◆ Task statement
Rewrite the listing below with every "tan boulder" replaced by "beige boulder", changing nothing else, and leave the pictures out of your answer.
▬▬▬
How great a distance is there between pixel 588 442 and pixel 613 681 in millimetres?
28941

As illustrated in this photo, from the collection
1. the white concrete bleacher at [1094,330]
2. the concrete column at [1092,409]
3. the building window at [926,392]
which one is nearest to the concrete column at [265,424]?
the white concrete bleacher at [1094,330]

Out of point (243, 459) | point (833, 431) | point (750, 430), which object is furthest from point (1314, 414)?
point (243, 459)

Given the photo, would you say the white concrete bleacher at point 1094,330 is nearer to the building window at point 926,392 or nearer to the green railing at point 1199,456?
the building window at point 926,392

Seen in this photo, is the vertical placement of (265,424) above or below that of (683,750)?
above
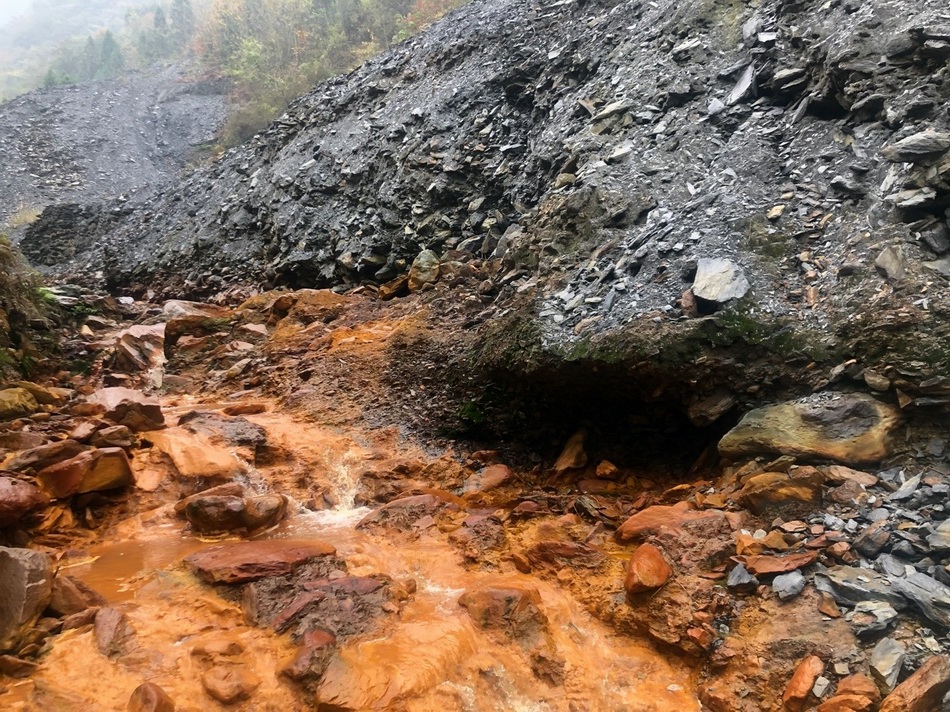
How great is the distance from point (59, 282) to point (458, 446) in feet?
40.1

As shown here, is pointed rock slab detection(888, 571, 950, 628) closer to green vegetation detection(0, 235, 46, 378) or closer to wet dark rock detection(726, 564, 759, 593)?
wet dark rock detection(726, 564, 759, 593)

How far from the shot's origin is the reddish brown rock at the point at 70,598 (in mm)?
3379

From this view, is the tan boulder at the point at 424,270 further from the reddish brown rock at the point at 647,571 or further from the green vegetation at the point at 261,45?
the green vegetation at the point at 261,45

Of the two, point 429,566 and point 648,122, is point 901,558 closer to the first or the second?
point 429,566

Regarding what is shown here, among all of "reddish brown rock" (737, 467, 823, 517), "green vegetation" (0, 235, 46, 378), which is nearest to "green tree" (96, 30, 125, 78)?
"green vegetation" (0, 235, 46, 378)

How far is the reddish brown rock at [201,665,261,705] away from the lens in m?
3.00

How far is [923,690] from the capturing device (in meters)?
2.53

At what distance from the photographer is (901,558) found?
3.20 m

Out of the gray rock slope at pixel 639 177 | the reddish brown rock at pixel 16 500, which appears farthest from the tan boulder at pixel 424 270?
the reddish brown rock at pixel 16 500

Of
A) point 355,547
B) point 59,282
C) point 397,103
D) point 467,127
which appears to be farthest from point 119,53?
point 355,547

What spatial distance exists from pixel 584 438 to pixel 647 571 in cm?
202

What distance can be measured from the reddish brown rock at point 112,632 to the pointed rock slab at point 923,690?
379 centimetres

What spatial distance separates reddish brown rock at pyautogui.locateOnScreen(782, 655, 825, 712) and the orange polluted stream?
47 cm

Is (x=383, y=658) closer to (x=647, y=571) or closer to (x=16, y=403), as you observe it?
(x=647, y=571)
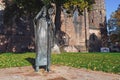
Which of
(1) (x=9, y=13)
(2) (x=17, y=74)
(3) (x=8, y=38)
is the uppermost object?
(1) (x=9, y=13)

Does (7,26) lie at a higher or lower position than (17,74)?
higher

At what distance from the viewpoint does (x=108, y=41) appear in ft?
211

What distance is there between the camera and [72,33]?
▬▬▬
◆ Answer in full
How great a distance is there between pixel 588 442 and pixel 613 681 in millimetres?
28941

As illustrated in this photo, from the collection
1. the white concrete bleacher at [1094,330]
2. the concrete column at [1092,409]
3. the building window at [926,392]
which one is nearest to the concrete column at [265,424]?
the white concrete bleacher at [1094,330]

Out of point (243, 459) | point (833, 431) | point (750, 430), which object is furthest from point (1314, 414)?
point (243, 459)

Given the photo, would you say the white concrete bleacher at point 1094,330 is nearer to the building window at point 926,392 or nearer to the green railing at point 1199,456?
the building window at point 926,392

Seen in this photo, is the vertical placement of (265,424) above or below that of (683,750)?
above
How great is the distance from point (59, 282) to point (458, 446) in feet?
40.1

As shown here, is pointed rock slab detection(888, 571, 950, 628) closer to green vegetation detection(0, 235, 46, 378) or closer to wet dark rock detection(726, 564, 759, 593)?
wet dark rock detection(726, 564, 759, 593)

How far from the shot's origin is the reddish brown rock at the point at 70,598 (in mm)?
3379

From this view, is the beige boulder at the point at 424,270 further from the reddish brown rock at the point at 647,571 or further from the green vegetation at the point at 261,45?
the green vegetation at the point at 261,45

Of the two, point 429,566 and point 648,122, is point 901,558 closer to the first or the second?
point 429,566

Regarding what is shown here, among all of "reddish brown rock" (737, 467, 823, 517), "green vegetation" (0, 235, 46, 378), which is nearest to "green tree" (96, 30, 125, 78)?
"green vegetation" (0, 235, 46, 378)

How far is the reddish brown rock at [201,665,261,705] away from the lens in m?
3.00

How far is [923,690] from the capturing device (in meters)?
2.53

At what distance from the photographer is (901,558) found?
3.20 m

Out of the gray rock slope at pixel 639 177 | the reddish brown rock at pixel 16 500, which appears farthest from the beige boulder at pixel 424 270?
the reddish brown rock at pixel 16 500

Of
A) point 355,547
B) point 59,282
C) point 397,103
D) point 467,127
which appears to be farthest from point 119,53?
point 355,547

What spatial distance exists from pixel 584 438 to pixel 647 571 in cm?
202

What distance can be measured from the reddish brown rock at point 112,632 to the pointed rock slab at point 923,690?
379 centimetres

What spatial distance separates reddish brown rock at pyautogui.locateOnScreen(782, 655, 825, 712) and the orange polluted stream?
47 cm

Is (x=383, y=658) closer to (x=647, y=571) or closer to (x=16, y=403), as you observe it?
(x=647, y=571)
Which of
(1) (x=9, y=13)
(2) (x=17, y=74)
(3) (x=8, y=38)
is the uppermost object?
(1) (x=9, y=13)

Does (7,26) lie at a higher or lower position than (17,74)?
higher

At what distance from the viewpoint does (x=108, y=41) appear in ft?
211

What distance is there between the camera and [72,33]?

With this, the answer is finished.